Patented Instruments (a blog post from @Orchestrasfan)

Posted: November 7, 2013 in Music

Patented Instruments, or How the Oboe got its Name

The ever well-dressed Ulrike Schmid, who blogs and tweets auf Deutsch as @orchestrasfan, posted a fascinating summary of an exhibition that will be on display over the next few months in Hamburg.  Here’s my translation:

November 5th, 2013 from Orchestrasfan

Pictured: Johann Matthias Augustus Stroh (1828-1914), Stroh-Fiddle, London circa 1910, Ebony, Aluminum. Photo: Roman Raacke

With the exhibition “Patented Instruments”, the Hamburg Museum of Art and Craft transports visitors to the instrumental and musical history of the 19th and 20th Centuries.

Unusual Instruments

Around 100 instruments from the collection of Wolfgang Hanneforth tell the story, in sixteen chapters, of how luthiers, engineers, inventors, musicians, watchmakers, goldsmiths, and other adventurous craftsmen conceived musical instruments as technological, scientific objects.  They tinkered, studied, experimented, and availed themselves of the latest technological and physical scientific insights, in search of the perfect sound.
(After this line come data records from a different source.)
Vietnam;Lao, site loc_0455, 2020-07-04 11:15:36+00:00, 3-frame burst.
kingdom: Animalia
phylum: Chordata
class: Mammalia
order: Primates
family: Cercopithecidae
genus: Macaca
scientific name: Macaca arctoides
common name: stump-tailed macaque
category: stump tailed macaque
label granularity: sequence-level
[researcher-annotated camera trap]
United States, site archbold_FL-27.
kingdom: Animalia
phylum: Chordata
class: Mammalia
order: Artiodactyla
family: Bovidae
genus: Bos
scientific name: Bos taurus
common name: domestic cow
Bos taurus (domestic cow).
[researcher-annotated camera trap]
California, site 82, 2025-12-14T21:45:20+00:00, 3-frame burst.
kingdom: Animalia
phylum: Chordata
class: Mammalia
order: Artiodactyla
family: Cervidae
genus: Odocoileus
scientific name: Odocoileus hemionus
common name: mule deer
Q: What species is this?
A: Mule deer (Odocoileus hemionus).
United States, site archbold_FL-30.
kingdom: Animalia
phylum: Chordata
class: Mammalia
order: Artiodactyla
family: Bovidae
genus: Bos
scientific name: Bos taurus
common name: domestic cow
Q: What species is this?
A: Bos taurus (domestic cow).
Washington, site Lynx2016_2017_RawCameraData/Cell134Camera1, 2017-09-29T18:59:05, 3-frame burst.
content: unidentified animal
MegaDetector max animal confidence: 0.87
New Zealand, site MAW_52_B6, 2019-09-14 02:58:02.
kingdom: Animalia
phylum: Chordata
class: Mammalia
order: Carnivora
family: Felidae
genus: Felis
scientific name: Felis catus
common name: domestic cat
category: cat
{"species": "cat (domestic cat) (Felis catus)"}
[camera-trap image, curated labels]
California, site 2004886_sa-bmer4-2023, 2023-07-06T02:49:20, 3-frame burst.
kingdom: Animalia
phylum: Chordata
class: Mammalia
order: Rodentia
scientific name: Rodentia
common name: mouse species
Tinkering and Experimentation

The fruits of this tinkering and experimentation are shown in the exhibition.  They include some string and woodwind instruments that are technically exceptional and innovative in their construction.  Among the unusual items in the exhibition are the “Stroh-Fiddle”, which Matthias August Stroh equipped with a sound-enhancing metal cone, or violins with extraordinary body shapes, such as the one with a guitar-like body developed by François Chanot.  Also on display are rare damsel- or pocket-fiddles (pochettes), as well as various silent violins and miniature instruments.

Along the way come the answers to questions such as, “Did Stradivari have no competition?”, “What, exactly, is a beak flute?”, “How did the oboe get its name and the flute its valves?”, or “How long have women been allowed to play the flute?”

Unsigned silent violin, possibly from late 19th-Century Germany, maple, ebony. Photo: Roman Raacke

The exhibition, which is on display through May, 2014, features an audio guide, which is also available as an iPhone-App (click here to download).  With 42 tracks with samples of the historic instruments, film clips with minuet- and tango-dancing, and two audio features, it will breathe life into the musical instruments, your effort, and your time.

Sounds to me like an interesting exhibition.